Text block:
<<<<

Re: KafkaIO Usage & Sample Code

Dan Halperin Mon, 02 May 2016 09:51:52 -0700

Hi Amir,

The problem is likely in using DataflowPipelineOptions.class -- this is
specific to the Cloud Dataflow service and the DataflowPipelineRunner. Try
using just "PipelineOptions".


Dan

On Mon, May 2, 2016 at 8:26 AM, amir bahmanyari <[email protected]> wrote:

> Thanks Dan.
> I actually had tried it before but got compilation errors at setting the 
> InProcessPipelineRunner
>  in the PipelineOptions object..
> I appreciate it if you point me to a working sample code.
> FYI, This is my implementation:
> import com.google.cloud.dataflow.sdk.options.PipelineOptions;
> import com.google.cloud.dataflow.sdk.options.PipelineOptionsFactory;
> DataflowPipelineOptions Myoptions =
> PipelineOptionsFactory.create().as(DataflowPipelineOptions.class);
> Myoptions.setRunner(InProcessPipelineRunner.class);
>
> I cannot set runner as InProcessPipelineRunner in the last line:
> The method setRunner(Class<? extends PipelineRunner<?>>) in the type
> PipelineOptions is not applicable for the arguments
> (Class<InProcessPipelineRunner>).

>>>>

Information shown:
<<<<

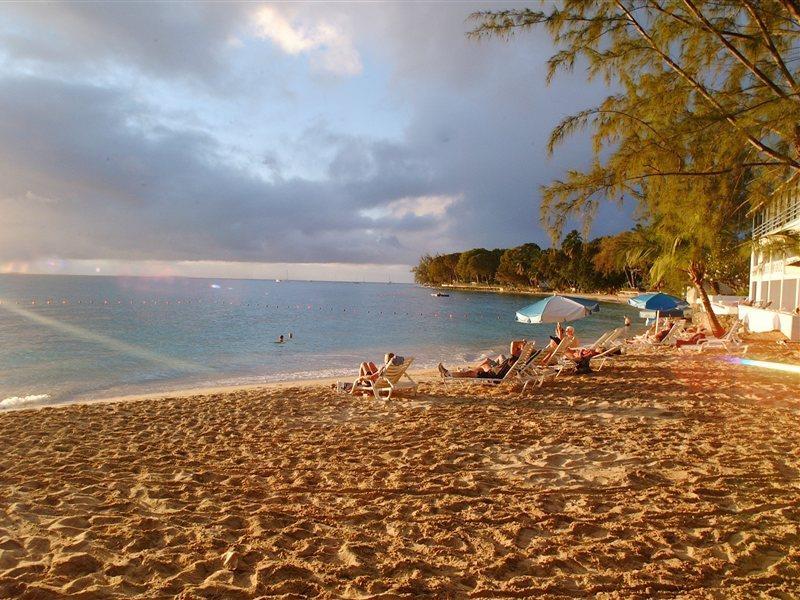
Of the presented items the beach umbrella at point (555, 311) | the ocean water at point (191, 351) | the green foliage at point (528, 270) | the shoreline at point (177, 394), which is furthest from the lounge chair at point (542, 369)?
the green foliage at point (528, 270)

>>>>

What to work on:
Please reproduce the KafkaIO reply in full, word for word. The listing is separate from the KafkaIO reply.

Final answer:
Re: KafkaIO Usage & Sample Code

Dan Halperin Mon, 02 May 2016 09:51:52 -0700

Hi Amir,

The problem is likely in using DataflowPipelineOptions.class -- this is
specific to the Cloud Dataflow service and the DataflowPipelineRunner. Try
using just "PipelineOptions".


Dan

On Mon, May 2, 2016 at 8:26 AM, amir bahmanyari <[email protected]> wrote:

> Thanks Dan.
> I actually had tried it before but got compilation errors at setting the 
> InProcessPipelineRunner
>  in the PipelineOptions object..
> I appreciate it if you point me to a working sample code.
> FYI, This is my implementation:
> import com.google.cloud.dataflow.sdk.options.PipelineOptions;
> import com.google.cloud.dataflow.sdk.options.PipelineOptionsFactory;
> DataflowPipelineOptions Myoptions =
> PipelineOptionsFactory.create().as(DataflowPipelineOptions.class);
> Myoptions.setRunner(InProcessPipelineRunner.class);
>
> I cannot set runner as InProcessPipelineRunner in the last line:
> The method setRunner(Class<? extends PipelineRunner<?>>) in the type
> PipelineOptions is not applicable for the arguments
> (Class<InProcessPipelineRunner>).